A wave of capitalism has swept through Argentina. Optimism runs high as the country’s newly elected president takes aim at ditching policies that prevent the privatization of companies currently operated by the South American nation’s government. Investors have rejoiced in the past year. The Global X MSCI Argentina ETF (NYSEARCA:ARGT) is up 58%, dividends included, over the past 12 months.
I reiterate a buy rating on ARGT. Given high momentum and bullish seasonal trends ahead, not to mention exposure to one surging sector, sticking with the investment appears favorable in my view. I will, however, note a key level on the chart to monitor from a risk management perspective.
ARGT Is the Top Country ETF YoY
According to the issuer, ARGT seeks to provide investment results that correspond generally to the price and yield performance of the broad Argentina equity universe. The index ARGT tracks has interesting and notable constraints and requirements that impact its allocation. First, ARGT must hold a minimum of 25 securities and 20 issuers at construction and must restrict weights to meet concentration requirements to qualify as a regulated investment company (RIC). As such, the ETF’s top holding is capped at 25%.
Currently, ranked No. 1 out of 2435 in Seeking Alpha’s Quant Ranking system, the ETF’s assets under management has swelled from just $55 million in March last year to more than $275 million as of May 8, 2024. Share-price momentum has been stellar since early November 2023 while its 0.59% annual expense ratio is not all that high considering the niche exposure the fund offers investors.
ARGT does not pay a high yield, however, as the payout rate is just 1.3%, close to that of the S&P 500. The ETF is not for the risk-averse, considering an elevated standard deviation in the last year and ARGT’s concentrated portfolio. But liquidity metrics are decent given volume that has been on the rise lately, though I must caution prospective investors that the fund’s 30-day median bid/ask spread is very high at 0.41%, so using limit orders during the trading day is probably a prudent strategy.
ARGT’s allocation is spread across the style box. While 29% of the portfolio is considered large-cap growth, more than half of ARGT is in the mid-cap size. Moreover, 17% of exposure is considered small-cap. In a way, that offers some diversification, but it also introduces risk, particularly when markets turn volatile.

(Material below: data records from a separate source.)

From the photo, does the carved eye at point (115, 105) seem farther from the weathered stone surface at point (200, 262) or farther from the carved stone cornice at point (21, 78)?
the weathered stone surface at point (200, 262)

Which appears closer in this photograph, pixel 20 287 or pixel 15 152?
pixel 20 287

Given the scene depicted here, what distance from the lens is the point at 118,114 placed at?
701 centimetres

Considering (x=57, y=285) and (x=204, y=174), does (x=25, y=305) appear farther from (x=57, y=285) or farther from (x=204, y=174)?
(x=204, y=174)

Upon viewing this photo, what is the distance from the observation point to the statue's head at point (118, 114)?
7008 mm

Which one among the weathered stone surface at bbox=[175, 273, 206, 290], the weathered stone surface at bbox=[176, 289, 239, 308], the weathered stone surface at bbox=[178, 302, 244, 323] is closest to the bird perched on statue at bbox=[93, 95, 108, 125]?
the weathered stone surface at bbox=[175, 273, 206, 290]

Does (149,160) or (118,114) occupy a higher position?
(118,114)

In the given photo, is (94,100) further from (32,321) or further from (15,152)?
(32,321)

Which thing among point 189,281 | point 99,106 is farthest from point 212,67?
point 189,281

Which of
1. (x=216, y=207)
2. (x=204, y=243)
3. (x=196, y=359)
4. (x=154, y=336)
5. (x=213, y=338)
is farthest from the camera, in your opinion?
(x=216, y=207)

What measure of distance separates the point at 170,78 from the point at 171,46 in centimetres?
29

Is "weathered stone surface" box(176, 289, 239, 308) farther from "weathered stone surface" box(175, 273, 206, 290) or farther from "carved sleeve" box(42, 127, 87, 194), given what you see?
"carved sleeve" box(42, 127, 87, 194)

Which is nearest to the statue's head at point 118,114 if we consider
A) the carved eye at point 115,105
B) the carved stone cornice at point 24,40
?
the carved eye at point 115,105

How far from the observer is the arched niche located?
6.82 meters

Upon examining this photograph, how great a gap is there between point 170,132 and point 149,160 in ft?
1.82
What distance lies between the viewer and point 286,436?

One of the primary reasons why I still like ARGT today is that its price-to-earnings ratio is low, at 10.2x. Contrast that to my previous analysis, in March 2023, when the P/E was about 14x. So, it appears that earnings growth has actually outpaced the valuation change.
ARGT: Portfolio & Factor Profiles
Looking closer at its holdings, ARGT doesn’t have any exposure to the Information Technology sector. Furthermore, Utilities is about 9% of the portfolio – the strongest sector around the world in the past month. Financials and Energy, two other value areas, are significant overweights compared to the US stock market. Overall, the four biggest holdings account for a high 47% of the fund.
ARGT: Holdings & Dividend Information
Another reason not to cry over ARGT? Bullish seasonal trends are ongoing. The April through July stretch is the best time of year, so the current streak of momentum could keep up if historical tendencies are a guide.
ARGT: Bullish Seasonal Trends Through July
The Technical Take
With a low valuation and bullish seasonals, ARGT’s technical chart is one to behold. In March last year, I was watching the mid to high $30s for support. While the fund dipped to about $36, an uptrend was firmly in place following an upside breakout from key resistance in the $37 to $38 area. The long-term 200-day moving average remains upward sloping while the RSI momentum oscillator gauge at the top of the graph has reached overbought levels, though technicians know that is not necessarily a bearish reversal sign.
Also take a look at how volume has really come into the ETF just in the last few weeks. That comes after a volume spurt at the end of 2023. To me, it’s a sign that there has been possible bullish accumulation by investors. I do concede that the fund is now $15 above its 200dma, and I see support in the $53 to $55 range.
Overall, the trend is positive, and buying on a pullback to the mid-$50s would be a risk-focused way to play it.
ARGT: Big-Volume Rally, Rising 200dma Following the Breakout in Early 2023
The Bottom Line
I reiterate a buy rating on ARGT. The Argentina country ETF has a low earnings multiple with bullish seasonal trends. Share-price momentum is very strong as volume continues to run high.